**SELECTED EXCERPT**
──────────

Or you can go for wolfs body wrap, have not tryed it, so can't comment, seen threads on here and look impressive, not to sure if compatible with wheels, might be, someone needs to jump in and help me out on this one, was thinking this as you can use on the car bodywork.

Hope this helps.


----------



## rob929 (Aug 15, 2010)

paranoid73 said:


> Wheel Woolies in stock with PB
> 
> http://www.polishedbliss.co.uk/acatalog/eimann-fabrik-wheel-woolies-cat4.html


+1

Had the EZ brush (rubber cap fell off) and the wheel woolies are miles better. One of the best detailing purchases I've made :thumb:


----------



## DampDog (Apr 16, 2011)

Trip tdi said:


> These new vw's are lovely looking cars, congratulations on your new purchase.
> Ah, its a polo, they look nice on the road, plus the 1.2 turbo engine if i;m right, over 100 bhp, quite impressive stats for 1.2 engine, they are roomy cars as well. I love the new front light shapes vw have now, even the commercial vehicles have them.
> 
> I say ez the large one is in the step in the right direction, the soft vikan, i guess thats the black mini your on about, you might not need that.
> ...


Have loads of srp and egp, I was hesitant to use it on wheels because they can get quite warm and thought it might affect it. When I get some money saved I'm thinking of either going Werksatt of Wolf Body wrap for the paint as they both seem to be suitable for wheels too.

Thanks for the comments on the Polo, I'm chuffed to bits with it. Having had a Polo Tdi for 10 years, I returned to petrol for a bit of a change.

1.2 (105bhp) Tsi is an astonishing little engine, I'm sure it defies the laws of physics. Its vdubs FSI petrol injection with a water cooled charge cooler and turbo. From what I've read it's one of the first cars to use an electronically controlled waste gate to optimise boost at all rpm. It's unreal at 28mph it wants 4th gear and pulls.. It's almost like having two cars, one an ecomentalist, the other a sporty little run around. Pull in 6th at 70mph is remarkable. Plus I'm seeing 46-47mpg

My old baby and my new..

http://www.detailingworld.co.uk/forum/showpost.php?p=2844725&postcount=478


----------



## Trip tdi (Sep 3, 2008)

wow, your old one you part exchanged looks in tip top condition, i bet the sales man said this car does not need valeting at all.

The new really looks fab, i need to testdrive one of these, i was not aware they had six speed for a 1.2 engine, i drive a pd engine, its old, thats got 6 speed.

Mines a old car, i own a vw as well, does need a good tlc all road, bodywork and servicing wise.

Srp and egp, doubts, it might be better if someone else steps here to help, you might be right, with the heat elements i see your point.
Its a new car after all, so it needs the right treatment.

Kind regards.


----------



## DampDog (Apr 16, 2011)

Trip tdi said:


> wow, your old one you part exchanged looks in tip top condition, i bet the sales man said this car does not need valeting at all.

──────────

**EXTRACTED MATERIAL**
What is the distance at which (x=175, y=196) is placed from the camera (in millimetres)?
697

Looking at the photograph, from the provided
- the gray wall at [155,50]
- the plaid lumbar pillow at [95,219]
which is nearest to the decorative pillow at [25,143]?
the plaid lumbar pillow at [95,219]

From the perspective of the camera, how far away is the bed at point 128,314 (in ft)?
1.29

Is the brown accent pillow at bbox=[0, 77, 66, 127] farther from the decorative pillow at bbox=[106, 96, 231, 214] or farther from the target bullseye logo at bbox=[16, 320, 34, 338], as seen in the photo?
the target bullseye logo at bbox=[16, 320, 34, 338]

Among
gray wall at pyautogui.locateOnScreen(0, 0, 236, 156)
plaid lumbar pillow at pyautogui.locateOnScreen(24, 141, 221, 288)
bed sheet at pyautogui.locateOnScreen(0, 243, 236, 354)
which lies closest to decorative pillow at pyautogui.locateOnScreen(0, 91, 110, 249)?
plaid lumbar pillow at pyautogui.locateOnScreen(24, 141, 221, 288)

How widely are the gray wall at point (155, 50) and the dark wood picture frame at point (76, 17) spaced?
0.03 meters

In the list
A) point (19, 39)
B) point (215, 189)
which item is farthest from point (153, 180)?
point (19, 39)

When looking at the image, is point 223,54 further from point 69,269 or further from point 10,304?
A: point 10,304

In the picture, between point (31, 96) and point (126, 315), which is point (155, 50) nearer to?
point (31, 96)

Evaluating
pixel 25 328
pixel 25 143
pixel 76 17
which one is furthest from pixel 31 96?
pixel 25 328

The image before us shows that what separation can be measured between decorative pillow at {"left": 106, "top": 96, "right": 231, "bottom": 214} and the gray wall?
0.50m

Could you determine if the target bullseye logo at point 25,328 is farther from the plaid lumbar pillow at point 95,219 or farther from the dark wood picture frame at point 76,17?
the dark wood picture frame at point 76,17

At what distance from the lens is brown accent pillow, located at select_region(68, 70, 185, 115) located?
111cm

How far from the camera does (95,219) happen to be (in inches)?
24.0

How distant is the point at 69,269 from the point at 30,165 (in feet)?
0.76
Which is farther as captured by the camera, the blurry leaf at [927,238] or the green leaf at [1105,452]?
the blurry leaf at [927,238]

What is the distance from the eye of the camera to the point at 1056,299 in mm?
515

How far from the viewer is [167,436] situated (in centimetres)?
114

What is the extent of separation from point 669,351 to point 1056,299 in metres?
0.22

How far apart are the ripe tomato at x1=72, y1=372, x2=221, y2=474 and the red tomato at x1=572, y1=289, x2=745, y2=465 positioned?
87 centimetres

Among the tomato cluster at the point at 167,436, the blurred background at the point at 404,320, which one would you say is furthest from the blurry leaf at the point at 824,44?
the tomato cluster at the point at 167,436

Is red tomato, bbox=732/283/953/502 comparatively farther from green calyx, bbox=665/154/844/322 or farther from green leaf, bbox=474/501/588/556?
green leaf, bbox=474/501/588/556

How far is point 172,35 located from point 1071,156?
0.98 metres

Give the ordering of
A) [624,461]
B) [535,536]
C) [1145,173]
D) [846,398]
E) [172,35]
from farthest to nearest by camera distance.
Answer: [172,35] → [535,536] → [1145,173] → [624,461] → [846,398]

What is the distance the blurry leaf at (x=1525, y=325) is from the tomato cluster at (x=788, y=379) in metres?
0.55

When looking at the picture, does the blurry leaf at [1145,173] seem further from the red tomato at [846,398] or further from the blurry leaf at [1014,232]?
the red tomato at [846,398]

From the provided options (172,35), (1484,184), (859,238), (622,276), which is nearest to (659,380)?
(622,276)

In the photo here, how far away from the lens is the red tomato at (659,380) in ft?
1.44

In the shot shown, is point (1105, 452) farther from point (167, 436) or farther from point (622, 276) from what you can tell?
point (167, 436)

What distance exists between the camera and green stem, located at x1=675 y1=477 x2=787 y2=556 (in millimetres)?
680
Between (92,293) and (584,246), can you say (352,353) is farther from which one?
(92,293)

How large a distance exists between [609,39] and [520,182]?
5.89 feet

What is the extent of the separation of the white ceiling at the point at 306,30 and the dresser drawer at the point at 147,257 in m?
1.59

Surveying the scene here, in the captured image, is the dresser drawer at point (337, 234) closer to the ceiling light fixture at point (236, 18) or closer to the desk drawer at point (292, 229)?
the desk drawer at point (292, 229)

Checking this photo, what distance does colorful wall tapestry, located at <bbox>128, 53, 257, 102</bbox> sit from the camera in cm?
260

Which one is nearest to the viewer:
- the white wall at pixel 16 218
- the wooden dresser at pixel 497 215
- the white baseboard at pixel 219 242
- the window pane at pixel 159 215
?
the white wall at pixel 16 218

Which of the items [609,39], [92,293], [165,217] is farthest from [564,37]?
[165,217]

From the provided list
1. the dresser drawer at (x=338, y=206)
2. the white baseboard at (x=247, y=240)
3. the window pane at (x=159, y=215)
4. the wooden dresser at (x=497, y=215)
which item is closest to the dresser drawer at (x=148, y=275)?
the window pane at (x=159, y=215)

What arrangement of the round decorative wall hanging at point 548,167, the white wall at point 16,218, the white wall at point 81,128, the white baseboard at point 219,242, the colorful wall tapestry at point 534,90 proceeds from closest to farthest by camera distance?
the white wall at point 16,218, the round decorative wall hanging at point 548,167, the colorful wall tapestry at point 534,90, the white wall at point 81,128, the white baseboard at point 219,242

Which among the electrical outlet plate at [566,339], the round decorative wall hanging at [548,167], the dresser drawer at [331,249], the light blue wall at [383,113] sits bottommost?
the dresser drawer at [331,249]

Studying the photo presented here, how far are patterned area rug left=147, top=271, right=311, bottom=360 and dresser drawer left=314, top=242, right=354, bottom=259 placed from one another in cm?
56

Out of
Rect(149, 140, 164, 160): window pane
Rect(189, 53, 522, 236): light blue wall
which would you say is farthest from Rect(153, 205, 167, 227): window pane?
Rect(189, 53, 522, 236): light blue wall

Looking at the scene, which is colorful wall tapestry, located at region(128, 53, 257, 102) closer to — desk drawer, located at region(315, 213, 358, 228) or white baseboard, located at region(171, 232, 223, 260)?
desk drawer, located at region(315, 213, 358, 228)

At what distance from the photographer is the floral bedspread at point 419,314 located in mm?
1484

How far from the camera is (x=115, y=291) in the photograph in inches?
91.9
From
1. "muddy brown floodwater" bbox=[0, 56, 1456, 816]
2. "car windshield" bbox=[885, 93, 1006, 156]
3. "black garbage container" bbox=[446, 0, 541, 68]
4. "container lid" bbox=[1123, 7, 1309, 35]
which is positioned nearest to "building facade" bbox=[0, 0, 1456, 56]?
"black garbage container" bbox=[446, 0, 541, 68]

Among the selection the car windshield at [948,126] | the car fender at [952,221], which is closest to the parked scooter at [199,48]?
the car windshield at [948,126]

──────────

**STATED PROBLEM A**
Answer these questions from the detailing forum thread:
(i) What happened to rob929's EZ brush?
(ii) For how many years did DampDog have a Polo Tdi?
(iii) What fuel economy does DampDog report getting from the new Polo?
**STATED PROBLEM B**
Say whether each statement agrees with the detailing forum thread, and quote the words that decide it:
(i) rob929 prefers the Wheel Woolies to the EZ brush.
(ii) The poster who suggests Wolf's Body Wrap has used it.
(iii) Trip tdi drives a car with a five-speed gearbox.
The data has no connection to the text.

**FULL SOLUTION A**
(i) The rubber cap fell off.
(ii) 10 years.
(iii) 46-47mpg.

**FULL SOLUTION B**
(i) Yes: "the wheel woolies are miles better"
(ii) No: "have not tryed it, so can't comment"
(iii) No: "thats got 6 speed"